A casa não era uma réplica exata do original. Agora havia menos cômodos, enquanto os salões permaneciam os mesmos, explicou o arquiteto Martín Italiano: “A cerâmica dos pisos e acessos do pátio é original, assim como o banheiro no térreo, a cozinha e a área de passar roupas”.

Nas reformas de 2003, buscou-se uma recreação cênica que sugerisse como era a vida em uma casa simples daqueles anos. Não foi uma reconstrução fiel, mas de uma atmosfera livre e poética, usando materiais de demolição para pisos e carpintaria, móveis e objetos de época. O espaço da cozinha original foi preservado, substituindo o da despensa por uma elegante sala de passar roupas, para lembrar a nobre profissão que permitiu à jovem mãe Berta, procurar os meios para cuidar de seu filho pequeno. Havia também o espaço de um banheiro com serviço mínimo e a sala no patamar da escada, onde Gardel passava horas ouvindo música.

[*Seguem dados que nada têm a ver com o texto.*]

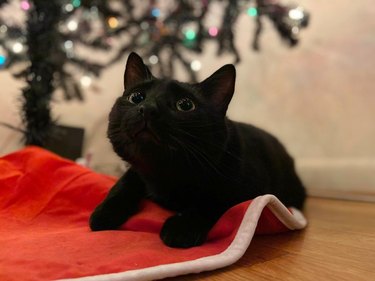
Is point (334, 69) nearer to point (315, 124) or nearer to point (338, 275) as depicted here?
point (315, 124)

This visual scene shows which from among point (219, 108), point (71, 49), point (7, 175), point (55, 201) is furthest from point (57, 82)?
point (219, 108)

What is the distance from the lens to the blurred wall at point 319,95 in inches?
62.4

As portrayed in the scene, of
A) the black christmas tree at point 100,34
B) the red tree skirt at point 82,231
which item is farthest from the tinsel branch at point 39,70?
the red tree skirt at point 82,231

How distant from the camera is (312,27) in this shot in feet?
5.91

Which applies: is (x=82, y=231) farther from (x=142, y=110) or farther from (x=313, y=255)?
(x=313, y=255)

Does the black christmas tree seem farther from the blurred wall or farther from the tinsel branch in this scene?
the blurred wall

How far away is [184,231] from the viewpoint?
0.77m

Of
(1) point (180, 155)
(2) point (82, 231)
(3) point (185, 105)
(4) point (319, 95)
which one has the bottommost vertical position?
(2) point (82, 231)

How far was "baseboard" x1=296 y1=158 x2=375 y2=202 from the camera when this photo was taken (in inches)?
61.0

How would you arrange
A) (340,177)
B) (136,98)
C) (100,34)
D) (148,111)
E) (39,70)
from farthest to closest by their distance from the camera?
(100,34), (340,177), (39,70), (136,98), (148,111)

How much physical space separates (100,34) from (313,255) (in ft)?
5.13

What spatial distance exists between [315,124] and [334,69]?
0.26 meters

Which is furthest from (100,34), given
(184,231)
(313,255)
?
(313,255)

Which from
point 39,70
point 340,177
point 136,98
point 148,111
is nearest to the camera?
point 148,111
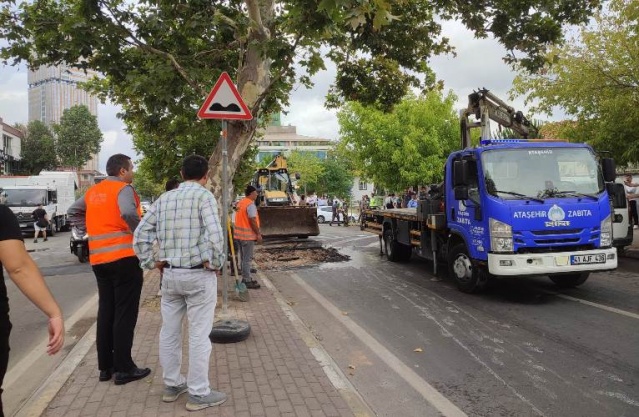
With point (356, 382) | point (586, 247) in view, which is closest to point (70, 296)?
point (356, 382)

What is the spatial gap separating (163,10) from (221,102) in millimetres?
3259

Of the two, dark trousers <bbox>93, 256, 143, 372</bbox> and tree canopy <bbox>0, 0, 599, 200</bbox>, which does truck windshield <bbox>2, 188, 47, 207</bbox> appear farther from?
dark trousers <bbox>93, 256, 143, 372</bbox>

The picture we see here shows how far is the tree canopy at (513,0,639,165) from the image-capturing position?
524 inches

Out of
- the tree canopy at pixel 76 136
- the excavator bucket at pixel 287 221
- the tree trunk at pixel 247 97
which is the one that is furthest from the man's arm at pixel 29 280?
the tree canopy at pixel 76 136

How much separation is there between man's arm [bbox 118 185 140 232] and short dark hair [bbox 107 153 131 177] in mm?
217

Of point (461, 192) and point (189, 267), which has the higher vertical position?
point (461, 192)

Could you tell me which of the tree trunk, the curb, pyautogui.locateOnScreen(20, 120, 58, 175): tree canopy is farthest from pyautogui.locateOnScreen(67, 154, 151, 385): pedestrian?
pyautogui.locateOnScreen(20, 120, 58, 175): tree canopy

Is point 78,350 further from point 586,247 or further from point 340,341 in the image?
point 586,247

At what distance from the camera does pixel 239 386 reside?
431 centimetres

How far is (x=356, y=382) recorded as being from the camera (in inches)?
184

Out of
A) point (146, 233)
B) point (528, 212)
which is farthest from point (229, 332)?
point (528, 212)

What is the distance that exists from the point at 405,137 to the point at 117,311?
1176 inches

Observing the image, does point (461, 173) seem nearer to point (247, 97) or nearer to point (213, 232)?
point (247, 97)

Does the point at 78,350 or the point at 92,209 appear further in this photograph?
the point at 78,350
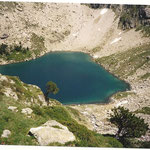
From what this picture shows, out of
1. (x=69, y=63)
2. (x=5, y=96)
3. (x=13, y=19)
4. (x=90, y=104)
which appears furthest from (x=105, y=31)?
(x=5, y=96)

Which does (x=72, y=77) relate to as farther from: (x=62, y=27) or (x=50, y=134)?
(x=62, y=27)

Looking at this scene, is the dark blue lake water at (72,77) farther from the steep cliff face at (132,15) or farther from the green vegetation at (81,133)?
the steep cliff face at (132,15)

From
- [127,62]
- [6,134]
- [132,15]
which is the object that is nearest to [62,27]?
[132,15]

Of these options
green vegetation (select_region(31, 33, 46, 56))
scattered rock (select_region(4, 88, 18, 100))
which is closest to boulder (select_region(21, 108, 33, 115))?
scattered rock (select_region(4, 88, 18, 100))

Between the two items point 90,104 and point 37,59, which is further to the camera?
point 37,59

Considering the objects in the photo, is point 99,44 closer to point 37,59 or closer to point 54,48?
point 54,48

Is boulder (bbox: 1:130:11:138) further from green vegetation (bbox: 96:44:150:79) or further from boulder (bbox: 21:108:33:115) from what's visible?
green vegetation (bbox: 96:44:150:79)

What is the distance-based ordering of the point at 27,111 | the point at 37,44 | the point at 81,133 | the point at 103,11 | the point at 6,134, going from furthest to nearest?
the point at 103,11 < the point at 37,44 < the point at 27,111 < the point at 81,133 < the point at 6,134
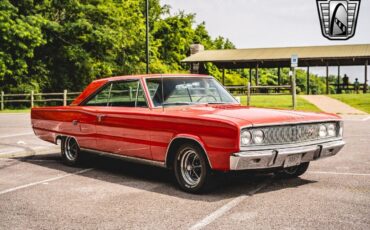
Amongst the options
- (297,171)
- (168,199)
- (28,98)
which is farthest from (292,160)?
(28,98)

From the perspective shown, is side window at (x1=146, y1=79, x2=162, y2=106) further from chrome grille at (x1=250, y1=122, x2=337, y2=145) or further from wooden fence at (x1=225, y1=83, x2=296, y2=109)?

2017: A segunda restauração

Em 2016, a Direção Geral de Museus da Cidade de Buenos Aires, sob a administração do Ministro da Cultura de Buenos Aires de Ángel Malher, decidiu enfrentar uma nova modificação para poder organizar e apresentar um novo roteiro museográfico e museológico.

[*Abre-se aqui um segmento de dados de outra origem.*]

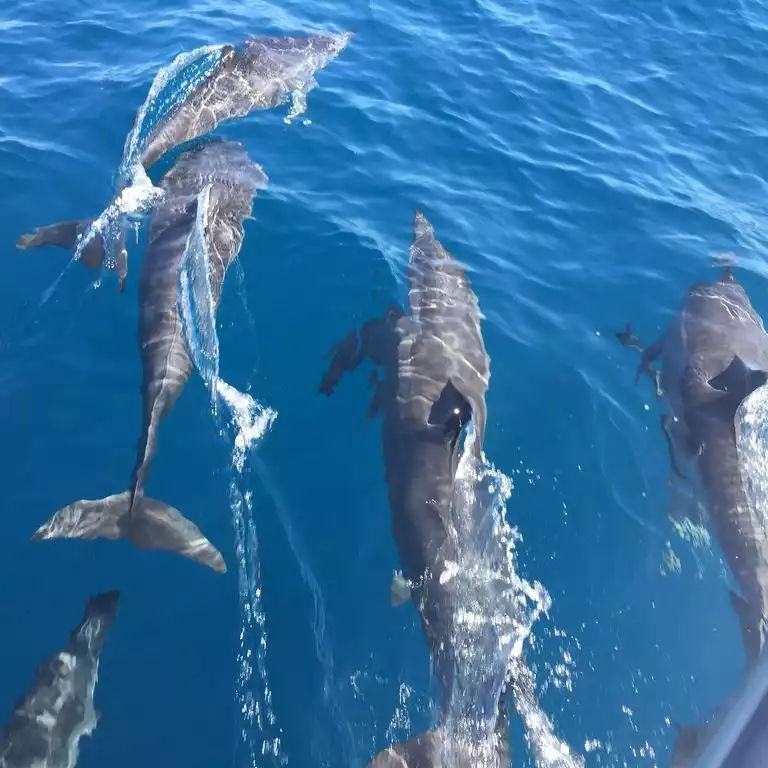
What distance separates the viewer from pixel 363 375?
414 inches

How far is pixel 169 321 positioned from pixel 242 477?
8.24 feet

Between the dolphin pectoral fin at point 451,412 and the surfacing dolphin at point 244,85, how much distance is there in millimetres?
6200

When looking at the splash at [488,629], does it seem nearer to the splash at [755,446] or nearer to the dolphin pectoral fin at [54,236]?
the splash at [755,446]

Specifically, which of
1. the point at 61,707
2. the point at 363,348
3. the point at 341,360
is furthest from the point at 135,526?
the point at 363,348

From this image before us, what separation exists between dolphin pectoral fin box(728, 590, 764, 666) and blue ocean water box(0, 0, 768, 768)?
0.57 ft

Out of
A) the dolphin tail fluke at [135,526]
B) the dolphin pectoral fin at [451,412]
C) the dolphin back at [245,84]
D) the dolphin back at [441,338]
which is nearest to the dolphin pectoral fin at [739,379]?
the dolphin back at [441,338]

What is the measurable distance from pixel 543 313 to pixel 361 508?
4.67 meters

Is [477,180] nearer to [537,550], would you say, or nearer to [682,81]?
[682,81]

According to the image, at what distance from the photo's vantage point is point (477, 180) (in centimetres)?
1461

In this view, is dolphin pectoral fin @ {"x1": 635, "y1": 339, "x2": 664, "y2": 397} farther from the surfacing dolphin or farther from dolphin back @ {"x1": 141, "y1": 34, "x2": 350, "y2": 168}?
dolphin back @ {"x1": 141, "y1": 34, "x2": 350, "y2": 168}

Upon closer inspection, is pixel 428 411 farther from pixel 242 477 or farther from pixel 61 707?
pixel 61 707

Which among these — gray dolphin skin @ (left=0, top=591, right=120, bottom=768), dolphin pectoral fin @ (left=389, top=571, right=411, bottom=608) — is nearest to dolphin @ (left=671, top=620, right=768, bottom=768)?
dolphin pectoral fin @ (left=389, top=571, right=411, bottom=608)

“Em 2016, foi realizado um diagnóstico do edifício, pois surgiram deteriorações, como umidade nas paredes e vazamentos, e uma nova melhoria foi necessária. Após oito meses de trabalho (entre novembro de 2016 e junho de 2017), foram realizados trabalhos de acondicionamento e regularização da acessibilidade”, explicou a Gerencia Operacional dos Museus. “Foram feitas mudanças na câmara séptica, na bomba d’água, nas paredes e no chão, também foram instalados dois banheiros, um para discapacitados”, acrescentaram as fontes oficiais. Trabalharam três equipes de eletricistas, pedreiros e encanadores em forma simultânea.

MUSEU CASA CARLOS GARDEL: O antes e depois

Os trabalhos incluíram a instalação de um novo sistema de iluminação LED nas salas de exposições, novos banheiros, restauração de portas e janelas, instalação de um novo sistema eletrônico de segurança, instalação de câmeras, sensores e alarmes de fumaça e reforma do sistema de esgoto.

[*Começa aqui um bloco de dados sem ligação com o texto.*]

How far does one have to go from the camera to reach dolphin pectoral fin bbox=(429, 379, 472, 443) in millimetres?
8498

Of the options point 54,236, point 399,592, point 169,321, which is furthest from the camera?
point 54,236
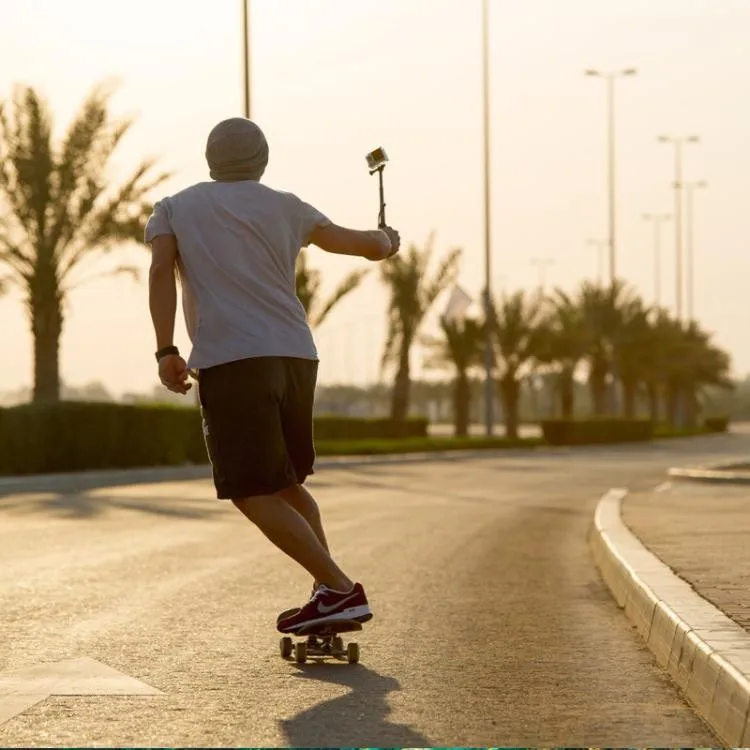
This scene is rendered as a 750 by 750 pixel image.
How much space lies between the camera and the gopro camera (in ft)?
22.1

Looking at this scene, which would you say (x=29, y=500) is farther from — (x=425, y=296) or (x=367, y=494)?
(x=425, y=296)

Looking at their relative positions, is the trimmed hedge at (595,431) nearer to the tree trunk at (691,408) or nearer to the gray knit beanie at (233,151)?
the tree trunk at (691,408)

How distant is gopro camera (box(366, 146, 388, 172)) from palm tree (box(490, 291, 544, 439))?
4925 centimetres

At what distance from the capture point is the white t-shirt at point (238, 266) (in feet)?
19.6

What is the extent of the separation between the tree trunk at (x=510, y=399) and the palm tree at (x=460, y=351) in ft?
4.42

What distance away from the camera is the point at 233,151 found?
6.23 meters

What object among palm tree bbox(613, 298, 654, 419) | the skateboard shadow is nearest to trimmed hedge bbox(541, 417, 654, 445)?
palm tree bbox(613, 298, 654, 419)

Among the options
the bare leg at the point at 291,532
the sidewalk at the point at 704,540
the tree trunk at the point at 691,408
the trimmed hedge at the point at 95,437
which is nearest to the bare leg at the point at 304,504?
the bare leg at the point at 291,532

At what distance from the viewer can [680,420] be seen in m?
93.6

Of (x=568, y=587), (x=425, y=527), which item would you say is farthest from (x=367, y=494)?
(x=568, y=587)

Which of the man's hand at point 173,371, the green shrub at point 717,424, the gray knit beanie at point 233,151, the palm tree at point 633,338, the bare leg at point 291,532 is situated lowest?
the green shrub at point 717,424

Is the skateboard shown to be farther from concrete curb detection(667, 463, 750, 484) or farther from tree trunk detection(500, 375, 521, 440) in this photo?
tree trunk detection(500, 375, 521, 440)

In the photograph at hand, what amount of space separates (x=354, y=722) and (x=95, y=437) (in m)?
22.8

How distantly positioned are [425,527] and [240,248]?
28.4 ft
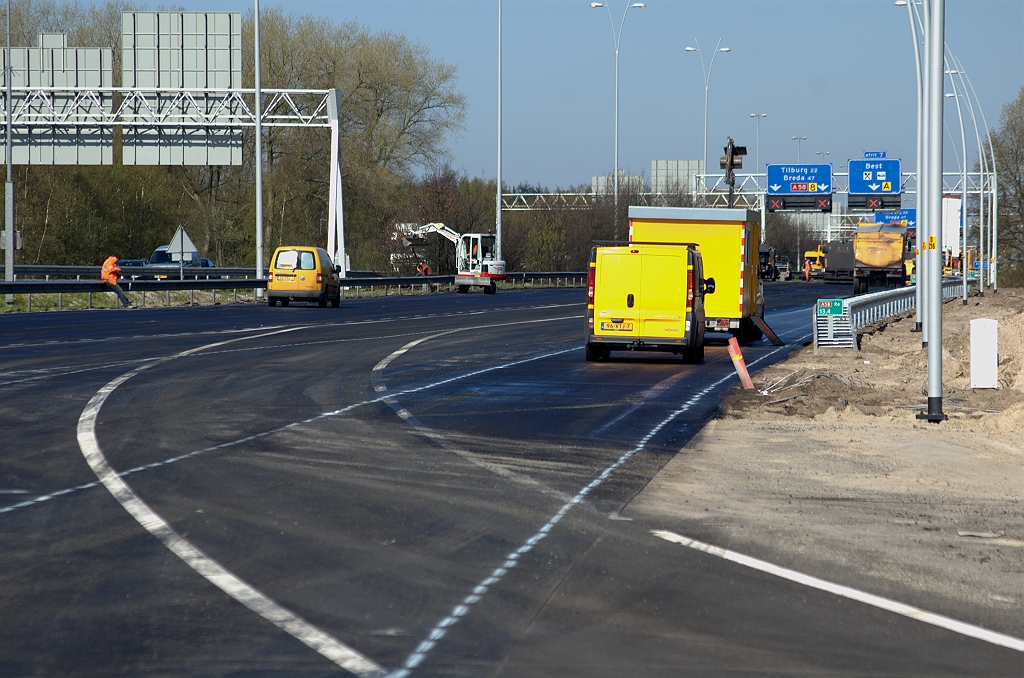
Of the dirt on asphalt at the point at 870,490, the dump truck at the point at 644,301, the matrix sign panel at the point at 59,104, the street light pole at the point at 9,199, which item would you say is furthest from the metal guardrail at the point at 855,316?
the matrix sign panel at the point at 59,104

No museu atual, alguns dos pertences que fizeram parte da modificação anterior são exibidos e novos documentos obtidos antes da reabertura são mostrados, como a certidão de nascimento e o testamento, ambos são cópias autenticadas fornecidas pelo município de Toulouse e o Museu Notarial do Colégio de Notários da cidade de Buenos Aires.

“Antes da restauração de 2017, eram exibidos objetos que refletiam o estilo de vida de Buenos Aires nas décadas de 20 e 30, mas que não pertenciam ao artista”, disseram membros da entidade governamental.

Mas a reforma não deixou todos felizes: os gardelianos expressaram sua dor porque consideraram que a essência do lugar foi removida e que o conceito de “casa museu” não foi cumprido. Os vizinhos convocaram, através das redes sociais, um abraço simbólico contra as reformas do Museu Carlos Gardel, argumentando que as mudanças deteriorariam o legado patrimonial da propriedade.

“Acredito que todas as inovações, modernismo e o que eles oferecem hoje devem ser feitos em outro lugar, em algum espaço cultural, mas não na única casa que Gardel comprou com muito esforço para sua mãe, para que ele finalmente pare de viver como inquilino”, disse Edith Beraldi, Gardeliana e responsável pela manutenção do mausoléu de Carlos Gardel. “Converso com centenas de turistas que não conseguem entender o que fizeram na casa, pois o objetivo de um lugar com essa denominação é mostrar como a celebridade viveu em seu tempo e com a reforma eles aniquilaram a essência da casa de Carlos Gardel”, diz Edith Beraldi.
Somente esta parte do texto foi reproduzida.